Texto para análise:
▶

Ponte de Coimbra levantada a 3 de Septembro de 1848 na occazião do maior abatimento das Agôas
Para além dos inconvenientes da falta de atravessamento, as cheias que recorrentemente invadiam a zona ribeirinha criavam péssimas condições sanitárias, conduzindo frequentemente a epidemias de cólera, febre tifoide e malária. Esta situação precária era agravada pela elevada concentração de população atraída à zona baixa pela facilidade de acesso e circulação. Efetivamente, apesar de sujeita à fúria das aguas e de estar implantada sobre camadas sucessivas de entulhos arrastados pelo rio, era na Baixa que se localizavam as principais atividades comerciais e artesanais da cidade.
Calmeiro, M.I.B.R. 2014. Urbanismo antes dos Planos: Coimbra 1834-1924. Vol. I. Tese de doutoramento em Arquitetura, apresentada à Faculdade de Ciências e Tecnologia da Universidade de Coimbra, pg. 160-164.
“Sob o ponto de vista da limpeza e esgoto é a cidade de Coimbra uma daquelas que indubitavelmente se acha no nosso país em mais extraordinário estado de atraso. Em parte dela, privada de canos, os despejos das respetivas casas são feitos do modo o mais incrível e repugnante, e lançados, mesmo de dia, nas margens do Mondego e arrabaldes da cidade. A parte canalisada acha-se em um estado muito mais inconveniente para a salubridade da terra, porque, desaguando todos os canos no rio, foram construídos, uns sem secção correspondente ao volume a que deve dar saída; outros sem a conveniente inclinação para a vasão; alguns sem soleira; aquelles com a soleira inferior à estivagem do Mondego, de onde resulta conterem um deposito, que jamais se substitue; e todos, finalmente muito mais baixos do que as cheias ordinarias do rio, o que dá logar a que nesta ocasião a primeira inundação da cidade é feita com as matérias retidas no interior dos canos, e refluídas em consequencia do represo das cheias.” [Adolfo Loureiro]
Adolpho Ferreira Loureiro
Em 1880, o município encarregou o engenheiro municipal José Cecílio da Costa de estudar uma nova rede de canalizações de modo a “melhorar os existentes e a construir nas ruas onde os não haja.”

◀

O que fazer:
- A) Responda a estas perguntas com base no texto sobre o saneamento de Coimbra:
(i) Que doenças as cheias provocavam com frequência?
(ii) Onde eram lançados os despejos das casas na parte da cidade sem canos?
(iii) Em que ano o município encarregou José Cecílio da Costa de estudar uma nova rede de canalizações?
- B) Reescreva o trecho do texto sobre o saneamento de Coimbra que começa em "Ponte de Coimbra" e termina em "artesanais da cidade.", pondo "disenteria" no lugar de "febre tifoide".

Dados de origem:
▶

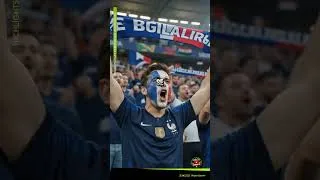 Miniature : 🔥⚽ Match Day CDM 2026 | France vs Irak, Argentine vs Autriche — qualifications en jeu !  #football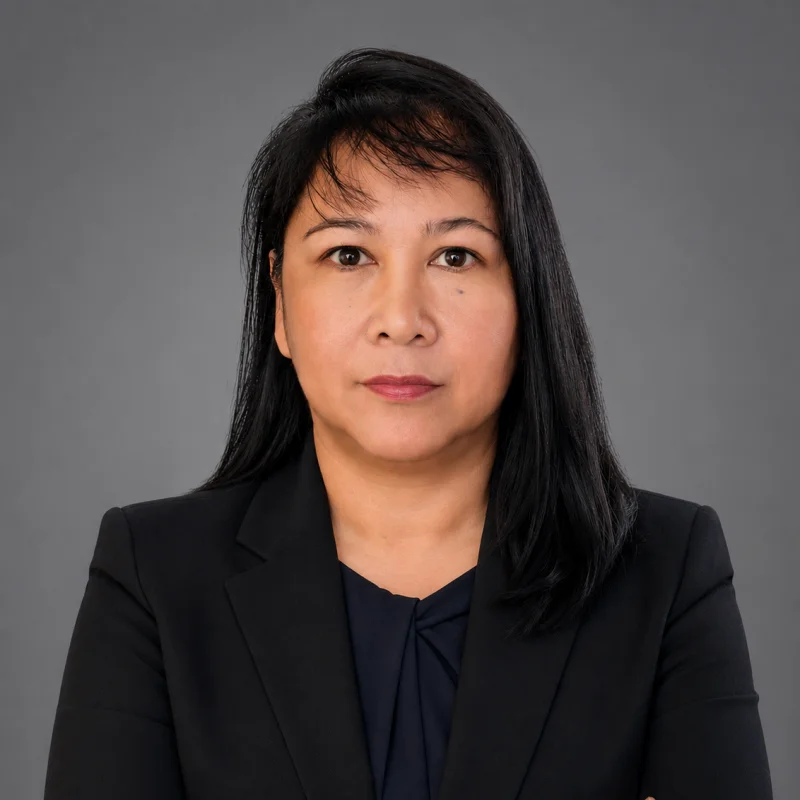 Candy Emnas-Prisno, Project Administrator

◀

Respostas dos exercícios:
- A)
(i) Cólera, febre tifoide e malária.
(ii) Nas margens do Mondego e nos arrabaldes da cidade.
(iii) Em 1880.

- B)
Ponte de Coimbra levantada a 3 de Septembro de 1848 na occazião do maior abatimento das Agôas
Para além dos inconvenientes da falta de atravessamento, as cheias que recorrentemente invadiam a zona ribeirinha criavam péssimas condições sanitárias, conduzindo frequentemente a epidemias de cólera, disenteria e malária. Esta situação precária era agravada pela elevada concentração de população atraída à zona baixa pela facilidade de acesso e circulação. Efetivamente, apesar de sujeita à fúria das aguas e de estar implantada sobre camadas sucessivas de entulhos arrastados pelo rio, era na Baixa que se localizavam as principais atividades comerciais e artesanais da cidade.